- Document excerpt
******************************
What does that mean? Though coming in different flavors, micro-fulfillment systems in general are characterized by high density SKU storage in a relatively small space – maybe 10,000 square feet - and use of a shuttle system that put away and selects products for customer orders at high speed, delivering them to work stations where humans assemble the items into grocery bags.

It’s a goods-to picker model, implemented in tight quarters in the back room of a store or a small, likely urban distribution center.

A recent Wall Street Journal article on Walmart’s testing of micro-fulfillment technology well illustrates the potential.

The backroom of a Walmart Supercenter in Salem, NH contains a large (24-feet high) robotic picking system from a start-up called Alert Innovation and what it calls the Alphabot.

The system is used to pick on-line grocery orders, and can handle regular ambient as well as refrigerated and frozen goods. Produce and slower moving SKU would still be picked manually in the store by associates or possibly regular shelving by close to the automation.

The potential is a large gain in productivity. A regular Walmart associate roaming store aisles with a cart can pick about 80 items per hour. Alert Innovation says with its Alphabot a worker at a packing station can process about 800 items per hour – and one system can support multiple work stations.
******************************
- Dataset

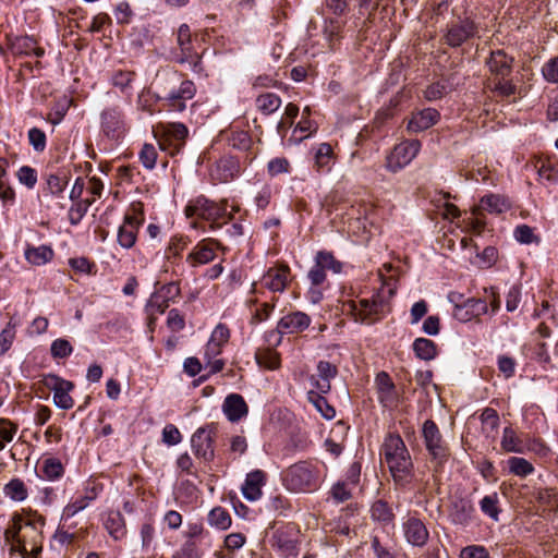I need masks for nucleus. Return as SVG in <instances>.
******************************
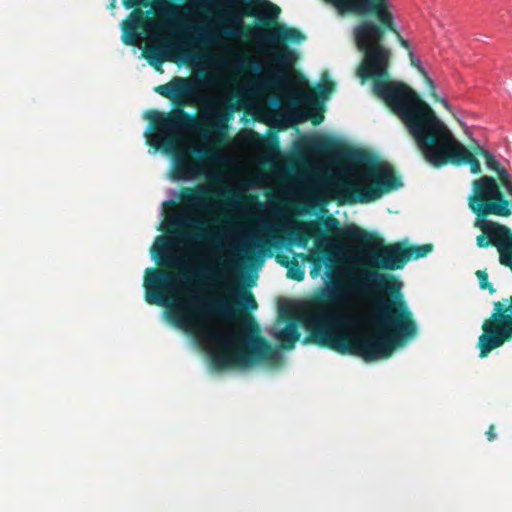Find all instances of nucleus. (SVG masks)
******************************
- What you will do
Write out the micro-fulfillment passage from "A recent Wall" up to and including "calls the Alphabot.".

- Answer in full
A recent Wall Street Journal article on Walmart’s testing of micro-fulfillment technology well illustrates the potential.

The backroom of a Walmart Supercenter in Salem, NH contains a large (24-feet high) robotic picking system from a start-up called Alert Innovation and what it calls the Alphabot.